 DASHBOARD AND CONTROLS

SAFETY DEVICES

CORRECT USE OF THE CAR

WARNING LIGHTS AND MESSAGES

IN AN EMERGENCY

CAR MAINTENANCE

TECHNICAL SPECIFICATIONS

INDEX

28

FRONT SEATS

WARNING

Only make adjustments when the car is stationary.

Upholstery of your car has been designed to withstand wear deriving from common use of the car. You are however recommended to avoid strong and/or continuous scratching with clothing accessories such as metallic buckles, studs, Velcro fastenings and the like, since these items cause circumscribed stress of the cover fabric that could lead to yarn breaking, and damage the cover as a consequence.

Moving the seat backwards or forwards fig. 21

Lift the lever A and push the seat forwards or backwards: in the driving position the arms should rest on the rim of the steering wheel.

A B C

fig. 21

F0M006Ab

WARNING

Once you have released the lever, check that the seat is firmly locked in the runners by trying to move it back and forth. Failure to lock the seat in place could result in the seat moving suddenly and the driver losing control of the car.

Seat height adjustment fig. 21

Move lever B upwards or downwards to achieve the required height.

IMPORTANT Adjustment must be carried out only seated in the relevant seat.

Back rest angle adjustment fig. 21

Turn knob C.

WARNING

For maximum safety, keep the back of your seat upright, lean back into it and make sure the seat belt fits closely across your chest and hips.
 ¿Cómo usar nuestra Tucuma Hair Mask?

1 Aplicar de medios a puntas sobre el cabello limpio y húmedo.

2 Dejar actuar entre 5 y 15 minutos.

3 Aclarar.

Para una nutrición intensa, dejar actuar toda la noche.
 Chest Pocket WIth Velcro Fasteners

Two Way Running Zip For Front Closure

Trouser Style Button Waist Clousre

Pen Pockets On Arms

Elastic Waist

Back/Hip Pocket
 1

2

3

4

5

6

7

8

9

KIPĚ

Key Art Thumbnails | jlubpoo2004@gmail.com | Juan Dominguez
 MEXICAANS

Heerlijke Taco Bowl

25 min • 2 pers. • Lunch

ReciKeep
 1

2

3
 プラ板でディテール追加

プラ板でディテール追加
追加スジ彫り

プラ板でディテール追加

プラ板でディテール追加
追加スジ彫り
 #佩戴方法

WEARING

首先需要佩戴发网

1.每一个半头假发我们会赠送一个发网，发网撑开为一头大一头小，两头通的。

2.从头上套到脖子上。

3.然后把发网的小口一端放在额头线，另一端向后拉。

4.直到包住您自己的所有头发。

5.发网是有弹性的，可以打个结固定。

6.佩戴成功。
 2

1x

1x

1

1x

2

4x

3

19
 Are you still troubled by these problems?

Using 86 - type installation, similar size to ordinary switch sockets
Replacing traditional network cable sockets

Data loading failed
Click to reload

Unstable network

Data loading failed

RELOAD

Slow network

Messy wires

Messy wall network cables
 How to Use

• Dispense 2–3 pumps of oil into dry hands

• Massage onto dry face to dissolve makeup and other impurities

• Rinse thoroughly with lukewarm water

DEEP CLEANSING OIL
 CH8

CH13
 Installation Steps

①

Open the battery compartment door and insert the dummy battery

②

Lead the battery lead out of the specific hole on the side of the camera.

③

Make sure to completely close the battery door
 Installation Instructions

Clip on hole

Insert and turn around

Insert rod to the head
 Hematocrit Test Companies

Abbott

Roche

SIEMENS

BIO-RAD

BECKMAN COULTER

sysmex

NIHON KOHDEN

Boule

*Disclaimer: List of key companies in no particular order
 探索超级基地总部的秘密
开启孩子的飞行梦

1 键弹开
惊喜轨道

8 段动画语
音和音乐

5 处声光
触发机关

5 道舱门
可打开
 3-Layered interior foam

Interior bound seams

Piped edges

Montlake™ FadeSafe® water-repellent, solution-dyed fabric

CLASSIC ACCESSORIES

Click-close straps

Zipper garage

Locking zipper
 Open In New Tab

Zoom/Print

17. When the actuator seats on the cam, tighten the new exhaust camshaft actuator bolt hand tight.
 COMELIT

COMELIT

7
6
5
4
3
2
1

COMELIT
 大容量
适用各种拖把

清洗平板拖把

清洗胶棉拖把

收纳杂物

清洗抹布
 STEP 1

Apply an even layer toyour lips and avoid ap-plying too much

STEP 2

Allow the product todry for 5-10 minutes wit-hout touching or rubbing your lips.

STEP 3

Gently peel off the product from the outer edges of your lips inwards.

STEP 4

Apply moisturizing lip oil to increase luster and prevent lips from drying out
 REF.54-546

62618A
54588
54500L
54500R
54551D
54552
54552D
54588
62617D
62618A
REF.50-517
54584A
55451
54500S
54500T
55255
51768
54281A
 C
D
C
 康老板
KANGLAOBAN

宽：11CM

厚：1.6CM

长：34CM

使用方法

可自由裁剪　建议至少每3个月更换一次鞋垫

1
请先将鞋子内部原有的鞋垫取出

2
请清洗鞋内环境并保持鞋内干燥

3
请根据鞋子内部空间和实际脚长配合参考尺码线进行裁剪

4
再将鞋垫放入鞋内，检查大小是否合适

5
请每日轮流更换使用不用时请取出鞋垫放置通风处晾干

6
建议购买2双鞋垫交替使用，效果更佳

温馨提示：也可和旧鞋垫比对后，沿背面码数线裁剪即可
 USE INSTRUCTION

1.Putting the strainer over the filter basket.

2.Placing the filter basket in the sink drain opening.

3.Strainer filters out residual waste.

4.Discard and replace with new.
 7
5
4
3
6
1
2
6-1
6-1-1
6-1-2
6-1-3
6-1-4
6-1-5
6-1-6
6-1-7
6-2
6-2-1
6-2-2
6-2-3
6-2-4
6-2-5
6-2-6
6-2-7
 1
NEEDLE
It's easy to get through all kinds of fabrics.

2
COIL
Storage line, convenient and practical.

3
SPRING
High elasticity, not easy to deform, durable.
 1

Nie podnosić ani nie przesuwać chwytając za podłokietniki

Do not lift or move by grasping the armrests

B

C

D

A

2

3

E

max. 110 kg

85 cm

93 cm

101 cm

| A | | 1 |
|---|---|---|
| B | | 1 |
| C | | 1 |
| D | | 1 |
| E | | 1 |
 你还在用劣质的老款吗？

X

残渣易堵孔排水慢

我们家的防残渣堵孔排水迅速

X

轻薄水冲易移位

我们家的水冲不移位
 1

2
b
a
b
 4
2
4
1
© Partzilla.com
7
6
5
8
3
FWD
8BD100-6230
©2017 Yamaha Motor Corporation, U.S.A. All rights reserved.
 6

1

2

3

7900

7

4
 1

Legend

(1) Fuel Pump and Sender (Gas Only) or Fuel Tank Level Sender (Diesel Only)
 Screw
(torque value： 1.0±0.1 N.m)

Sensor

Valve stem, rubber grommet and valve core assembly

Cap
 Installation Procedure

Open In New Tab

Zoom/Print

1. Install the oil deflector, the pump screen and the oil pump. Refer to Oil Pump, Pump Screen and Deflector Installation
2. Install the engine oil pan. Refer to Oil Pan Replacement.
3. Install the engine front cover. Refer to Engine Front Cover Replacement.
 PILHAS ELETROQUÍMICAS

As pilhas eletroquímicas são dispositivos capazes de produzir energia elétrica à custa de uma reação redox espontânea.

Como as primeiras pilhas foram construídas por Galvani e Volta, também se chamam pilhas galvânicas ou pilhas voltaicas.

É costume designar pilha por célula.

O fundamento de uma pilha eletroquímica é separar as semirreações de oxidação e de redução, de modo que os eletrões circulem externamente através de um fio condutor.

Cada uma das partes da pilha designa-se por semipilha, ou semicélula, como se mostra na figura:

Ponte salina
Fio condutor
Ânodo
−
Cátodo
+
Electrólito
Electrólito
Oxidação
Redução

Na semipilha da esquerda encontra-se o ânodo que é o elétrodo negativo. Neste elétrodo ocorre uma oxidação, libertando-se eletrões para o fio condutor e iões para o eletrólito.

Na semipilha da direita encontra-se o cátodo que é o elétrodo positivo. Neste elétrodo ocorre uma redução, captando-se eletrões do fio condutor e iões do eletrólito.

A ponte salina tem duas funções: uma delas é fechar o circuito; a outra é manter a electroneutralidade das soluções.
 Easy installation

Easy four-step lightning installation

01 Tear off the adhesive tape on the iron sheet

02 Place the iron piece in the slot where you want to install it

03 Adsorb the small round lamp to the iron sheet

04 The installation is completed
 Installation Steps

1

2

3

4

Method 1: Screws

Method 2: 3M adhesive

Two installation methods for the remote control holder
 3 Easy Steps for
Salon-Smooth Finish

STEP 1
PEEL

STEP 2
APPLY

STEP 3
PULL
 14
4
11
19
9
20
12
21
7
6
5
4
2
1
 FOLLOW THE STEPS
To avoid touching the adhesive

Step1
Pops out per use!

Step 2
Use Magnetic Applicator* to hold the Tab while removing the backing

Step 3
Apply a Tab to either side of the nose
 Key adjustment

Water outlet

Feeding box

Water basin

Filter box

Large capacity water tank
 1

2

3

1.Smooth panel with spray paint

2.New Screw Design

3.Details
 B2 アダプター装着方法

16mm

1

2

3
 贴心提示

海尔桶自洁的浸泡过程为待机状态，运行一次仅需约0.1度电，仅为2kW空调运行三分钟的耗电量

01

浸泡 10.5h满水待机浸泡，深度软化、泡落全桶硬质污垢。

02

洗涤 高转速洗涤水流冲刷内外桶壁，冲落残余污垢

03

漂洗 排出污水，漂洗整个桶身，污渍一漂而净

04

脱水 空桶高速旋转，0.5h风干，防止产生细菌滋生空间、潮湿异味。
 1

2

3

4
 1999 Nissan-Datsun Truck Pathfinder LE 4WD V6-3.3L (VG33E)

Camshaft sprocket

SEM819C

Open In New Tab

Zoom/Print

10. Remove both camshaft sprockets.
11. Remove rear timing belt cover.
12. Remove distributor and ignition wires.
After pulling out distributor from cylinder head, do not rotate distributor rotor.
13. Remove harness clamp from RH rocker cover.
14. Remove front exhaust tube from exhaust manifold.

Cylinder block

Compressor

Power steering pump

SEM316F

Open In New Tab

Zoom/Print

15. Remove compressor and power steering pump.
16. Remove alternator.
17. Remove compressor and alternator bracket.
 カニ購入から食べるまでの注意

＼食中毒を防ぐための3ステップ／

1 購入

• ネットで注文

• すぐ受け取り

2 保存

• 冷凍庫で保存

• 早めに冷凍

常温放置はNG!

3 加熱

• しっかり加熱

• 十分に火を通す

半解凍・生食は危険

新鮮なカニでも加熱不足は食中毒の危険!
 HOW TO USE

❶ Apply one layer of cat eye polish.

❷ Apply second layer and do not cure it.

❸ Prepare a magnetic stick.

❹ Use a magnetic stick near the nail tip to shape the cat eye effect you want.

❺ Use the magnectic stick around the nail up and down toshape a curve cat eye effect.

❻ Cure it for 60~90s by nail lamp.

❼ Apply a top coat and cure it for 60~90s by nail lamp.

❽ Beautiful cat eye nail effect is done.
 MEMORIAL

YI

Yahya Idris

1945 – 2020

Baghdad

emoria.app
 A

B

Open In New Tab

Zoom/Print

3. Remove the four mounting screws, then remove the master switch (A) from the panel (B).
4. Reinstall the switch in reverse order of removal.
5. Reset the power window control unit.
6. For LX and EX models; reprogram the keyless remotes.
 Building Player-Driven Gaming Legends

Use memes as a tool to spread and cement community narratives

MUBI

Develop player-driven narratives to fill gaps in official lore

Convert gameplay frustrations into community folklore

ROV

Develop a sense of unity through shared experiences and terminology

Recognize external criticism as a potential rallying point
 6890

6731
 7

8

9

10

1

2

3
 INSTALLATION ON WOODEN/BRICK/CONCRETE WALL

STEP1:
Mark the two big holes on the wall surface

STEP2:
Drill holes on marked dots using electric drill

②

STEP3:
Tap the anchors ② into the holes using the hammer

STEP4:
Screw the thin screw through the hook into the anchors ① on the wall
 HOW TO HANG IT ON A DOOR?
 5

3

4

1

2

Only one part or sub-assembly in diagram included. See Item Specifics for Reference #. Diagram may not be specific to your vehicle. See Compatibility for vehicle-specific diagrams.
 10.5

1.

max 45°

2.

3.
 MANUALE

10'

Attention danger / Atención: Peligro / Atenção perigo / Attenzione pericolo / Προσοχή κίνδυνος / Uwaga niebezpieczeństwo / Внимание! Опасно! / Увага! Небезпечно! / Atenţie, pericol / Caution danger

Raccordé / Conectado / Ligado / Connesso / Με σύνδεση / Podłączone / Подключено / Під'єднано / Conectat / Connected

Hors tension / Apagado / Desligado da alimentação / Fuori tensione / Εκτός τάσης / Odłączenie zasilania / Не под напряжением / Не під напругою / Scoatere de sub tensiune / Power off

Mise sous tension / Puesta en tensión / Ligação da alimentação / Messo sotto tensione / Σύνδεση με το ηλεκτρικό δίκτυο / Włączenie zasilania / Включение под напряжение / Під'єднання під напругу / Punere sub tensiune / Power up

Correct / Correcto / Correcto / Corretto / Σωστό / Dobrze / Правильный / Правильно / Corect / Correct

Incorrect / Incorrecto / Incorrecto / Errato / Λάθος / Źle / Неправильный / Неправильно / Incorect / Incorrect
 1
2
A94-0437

********

## Work required
Only lines holding "avoid" are wanted; copy all of them from the listing.

## Task output
Upholstery of your car has been designed to withstand wear deriving from common use of the car. You are however recommended to avoid strong and/or continuous scratching with clothing accessories such as metallic buckles, studs, Velcro fastenings and the like, since these items cause circumscribed stress of the cover fabric that could lead to yarn breaking, and damage the cover as a consequence.
Apply an even layer toyour lips and avoid ap-plying too much
To avoid touching the adhesive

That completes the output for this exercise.